Yes, surely Easterby will handle the brunt of the micromanaging.
Jeff McLane's opinion on Culley doesn't hold more weight than any other football writer's, but that doesn't feel like the highest compliment for a new head coach. Well, who knows, but people seem to like and respect him. Most new hires tend to be liked and respected. That's typically an important thing.
The seven new head coaches hired this cycle are all NFL first-timers; Culley is the only black head coach of the group. It's not nothing that McNair, who was most openly dismissive of advice and references in his search for a new coach this year—and whose late father Bob once said, "We can't have inmates running the prison," when talking about players kneeling during the national anthem—would be the one to approve that hire. But it's also depressingly predictable. If Watson does get traded and the Texans bottom out, Culley will probably be fired, even if he wasn't responsible for any of the decisions that created the original mess. So, that's the best job a black coach could get this season.

****************

Tasks to perform:
- 1) According to the passage about the Texans hiring Culley, how many new head coaches were hired this cycle?
- 2) Extend the passage about the Texans hiring Culley beyond its final sentence.

Data section:
****************

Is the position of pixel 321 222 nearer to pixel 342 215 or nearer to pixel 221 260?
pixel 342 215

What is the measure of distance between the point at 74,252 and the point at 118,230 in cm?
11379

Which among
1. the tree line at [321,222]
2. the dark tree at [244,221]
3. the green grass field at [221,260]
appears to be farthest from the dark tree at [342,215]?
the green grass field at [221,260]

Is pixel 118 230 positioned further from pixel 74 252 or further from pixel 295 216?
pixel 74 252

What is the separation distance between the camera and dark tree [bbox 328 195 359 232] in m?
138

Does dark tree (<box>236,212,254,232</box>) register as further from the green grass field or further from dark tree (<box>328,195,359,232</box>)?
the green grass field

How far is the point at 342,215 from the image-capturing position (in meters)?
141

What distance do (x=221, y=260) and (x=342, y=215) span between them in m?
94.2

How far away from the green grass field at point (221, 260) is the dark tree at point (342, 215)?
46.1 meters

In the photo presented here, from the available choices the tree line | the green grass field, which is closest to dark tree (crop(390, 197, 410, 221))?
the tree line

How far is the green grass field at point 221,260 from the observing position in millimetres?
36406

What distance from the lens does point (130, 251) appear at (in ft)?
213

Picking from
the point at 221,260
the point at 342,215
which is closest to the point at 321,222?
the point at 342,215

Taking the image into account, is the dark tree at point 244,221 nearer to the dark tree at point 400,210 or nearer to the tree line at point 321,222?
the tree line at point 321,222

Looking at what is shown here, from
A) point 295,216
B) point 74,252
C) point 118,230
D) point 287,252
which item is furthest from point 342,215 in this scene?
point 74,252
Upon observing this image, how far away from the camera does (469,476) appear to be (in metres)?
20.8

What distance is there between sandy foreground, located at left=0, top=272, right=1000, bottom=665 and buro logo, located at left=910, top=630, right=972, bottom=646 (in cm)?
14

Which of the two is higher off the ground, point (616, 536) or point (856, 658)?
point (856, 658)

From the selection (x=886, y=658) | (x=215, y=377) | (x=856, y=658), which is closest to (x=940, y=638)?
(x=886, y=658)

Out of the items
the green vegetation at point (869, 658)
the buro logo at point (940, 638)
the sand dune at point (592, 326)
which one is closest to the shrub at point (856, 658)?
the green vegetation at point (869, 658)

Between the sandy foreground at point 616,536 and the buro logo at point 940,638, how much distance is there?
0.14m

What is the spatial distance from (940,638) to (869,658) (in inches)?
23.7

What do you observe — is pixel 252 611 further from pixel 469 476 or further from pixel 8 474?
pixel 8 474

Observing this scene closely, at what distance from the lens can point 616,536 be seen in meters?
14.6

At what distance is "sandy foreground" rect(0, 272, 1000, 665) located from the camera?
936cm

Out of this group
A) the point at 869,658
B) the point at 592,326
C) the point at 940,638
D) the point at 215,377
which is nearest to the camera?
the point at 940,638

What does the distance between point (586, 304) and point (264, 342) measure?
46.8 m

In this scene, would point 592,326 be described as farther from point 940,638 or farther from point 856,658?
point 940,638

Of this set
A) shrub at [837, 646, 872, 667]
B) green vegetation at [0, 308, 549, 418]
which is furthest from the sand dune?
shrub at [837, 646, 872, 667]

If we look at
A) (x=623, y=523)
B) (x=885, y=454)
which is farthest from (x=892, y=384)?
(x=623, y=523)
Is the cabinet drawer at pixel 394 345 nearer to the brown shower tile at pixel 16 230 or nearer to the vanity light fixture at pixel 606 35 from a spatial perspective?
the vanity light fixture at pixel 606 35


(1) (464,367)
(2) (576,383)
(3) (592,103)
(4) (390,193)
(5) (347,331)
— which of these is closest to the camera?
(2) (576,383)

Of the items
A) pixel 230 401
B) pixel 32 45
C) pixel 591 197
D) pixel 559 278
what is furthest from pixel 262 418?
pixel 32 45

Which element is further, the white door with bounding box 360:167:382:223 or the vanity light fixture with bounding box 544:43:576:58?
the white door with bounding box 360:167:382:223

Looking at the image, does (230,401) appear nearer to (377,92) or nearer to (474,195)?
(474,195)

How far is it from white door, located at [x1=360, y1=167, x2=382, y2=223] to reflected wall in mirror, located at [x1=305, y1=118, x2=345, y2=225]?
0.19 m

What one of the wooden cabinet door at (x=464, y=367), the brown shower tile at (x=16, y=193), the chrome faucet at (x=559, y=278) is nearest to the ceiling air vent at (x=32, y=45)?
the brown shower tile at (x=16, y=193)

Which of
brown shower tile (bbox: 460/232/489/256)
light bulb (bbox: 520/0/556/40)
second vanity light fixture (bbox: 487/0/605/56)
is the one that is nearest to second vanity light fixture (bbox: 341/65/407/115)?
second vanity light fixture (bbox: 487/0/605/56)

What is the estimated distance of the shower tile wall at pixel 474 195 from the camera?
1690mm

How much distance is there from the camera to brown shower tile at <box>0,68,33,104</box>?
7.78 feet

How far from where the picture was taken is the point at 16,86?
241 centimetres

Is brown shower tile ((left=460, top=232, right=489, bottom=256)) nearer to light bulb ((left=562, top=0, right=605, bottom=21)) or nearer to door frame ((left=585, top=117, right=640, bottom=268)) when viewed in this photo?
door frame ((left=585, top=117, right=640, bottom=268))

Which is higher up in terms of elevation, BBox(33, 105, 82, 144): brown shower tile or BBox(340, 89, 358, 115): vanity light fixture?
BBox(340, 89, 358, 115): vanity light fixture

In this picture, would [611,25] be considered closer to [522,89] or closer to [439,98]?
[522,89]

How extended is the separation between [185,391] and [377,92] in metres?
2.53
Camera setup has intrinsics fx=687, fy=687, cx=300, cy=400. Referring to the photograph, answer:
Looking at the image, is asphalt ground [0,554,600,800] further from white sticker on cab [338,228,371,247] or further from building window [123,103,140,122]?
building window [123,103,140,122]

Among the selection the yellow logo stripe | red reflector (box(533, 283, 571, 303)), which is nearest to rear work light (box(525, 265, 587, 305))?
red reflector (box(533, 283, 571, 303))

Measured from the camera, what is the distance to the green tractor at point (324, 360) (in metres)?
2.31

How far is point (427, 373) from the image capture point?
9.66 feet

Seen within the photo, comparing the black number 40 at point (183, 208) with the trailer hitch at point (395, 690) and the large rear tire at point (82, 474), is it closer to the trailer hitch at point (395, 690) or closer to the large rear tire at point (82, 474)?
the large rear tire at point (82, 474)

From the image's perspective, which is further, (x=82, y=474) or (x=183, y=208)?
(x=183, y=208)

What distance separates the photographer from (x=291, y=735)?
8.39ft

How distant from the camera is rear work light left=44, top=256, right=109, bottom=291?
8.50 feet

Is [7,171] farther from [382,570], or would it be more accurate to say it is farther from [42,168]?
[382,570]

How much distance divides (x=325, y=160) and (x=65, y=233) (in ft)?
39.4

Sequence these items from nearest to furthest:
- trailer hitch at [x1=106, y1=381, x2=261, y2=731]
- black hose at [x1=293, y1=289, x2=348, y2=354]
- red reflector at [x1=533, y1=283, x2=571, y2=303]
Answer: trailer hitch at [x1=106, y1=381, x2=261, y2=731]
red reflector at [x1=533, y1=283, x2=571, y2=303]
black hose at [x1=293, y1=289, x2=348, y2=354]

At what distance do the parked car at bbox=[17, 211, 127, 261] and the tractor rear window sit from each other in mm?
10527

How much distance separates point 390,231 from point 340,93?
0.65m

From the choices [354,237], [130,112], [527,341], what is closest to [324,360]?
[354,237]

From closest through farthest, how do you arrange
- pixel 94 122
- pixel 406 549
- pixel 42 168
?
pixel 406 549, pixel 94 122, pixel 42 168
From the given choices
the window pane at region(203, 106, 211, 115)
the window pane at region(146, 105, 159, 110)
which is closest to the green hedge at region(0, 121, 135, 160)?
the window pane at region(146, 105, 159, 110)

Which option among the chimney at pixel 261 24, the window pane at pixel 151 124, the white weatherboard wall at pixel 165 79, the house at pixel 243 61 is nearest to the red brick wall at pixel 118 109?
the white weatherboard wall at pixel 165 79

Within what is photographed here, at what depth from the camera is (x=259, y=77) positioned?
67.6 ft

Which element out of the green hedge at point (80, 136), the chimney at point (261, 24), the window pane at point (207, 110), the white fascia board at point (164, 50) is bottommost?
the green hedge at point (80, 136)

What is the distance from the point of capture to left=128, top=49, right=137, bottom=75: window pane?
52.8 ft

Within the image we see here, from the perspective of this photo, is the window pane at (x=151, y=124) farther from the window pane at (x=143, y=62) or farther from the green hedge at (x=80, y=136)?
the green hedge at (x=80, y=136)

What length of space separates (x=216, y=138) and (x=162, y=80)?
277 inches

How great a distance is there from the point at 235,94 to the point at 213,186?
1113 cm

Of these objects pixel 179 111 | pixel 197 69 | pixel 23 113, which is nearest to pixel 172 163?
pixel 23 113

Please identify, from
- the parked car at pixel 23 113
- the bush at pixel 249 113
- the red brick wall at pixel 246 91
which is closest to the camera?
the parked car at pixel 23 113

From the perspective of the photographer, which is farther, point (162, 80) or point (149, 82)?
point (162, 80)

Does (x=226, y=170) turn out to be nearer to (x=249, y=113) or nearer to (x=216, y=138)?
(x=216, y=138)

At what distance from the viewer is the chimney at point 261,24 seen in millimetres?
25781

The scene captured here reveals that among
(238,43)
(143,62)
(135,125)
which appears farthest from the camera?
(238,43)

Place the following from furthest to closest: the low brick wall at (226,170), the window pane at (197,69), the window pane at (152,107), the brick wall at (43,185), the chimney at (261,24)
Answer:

****************

Answers to the problems:
- 1) Seven, all of them first-time NFL head coaches.

- 2)
The NFL's "enhancements" to the Rooney Rule didn't work last year, and they didn't work this year either. Bieniemy's case is the most glaring, but it's not solely about him. Ultimately, it's always been about the prejudices of the team owners. In 2003, the Rooney Rule was installed because the NFL was threatened with litigation for having a total of two black head coaches. In 2021, including Culley, there will be three.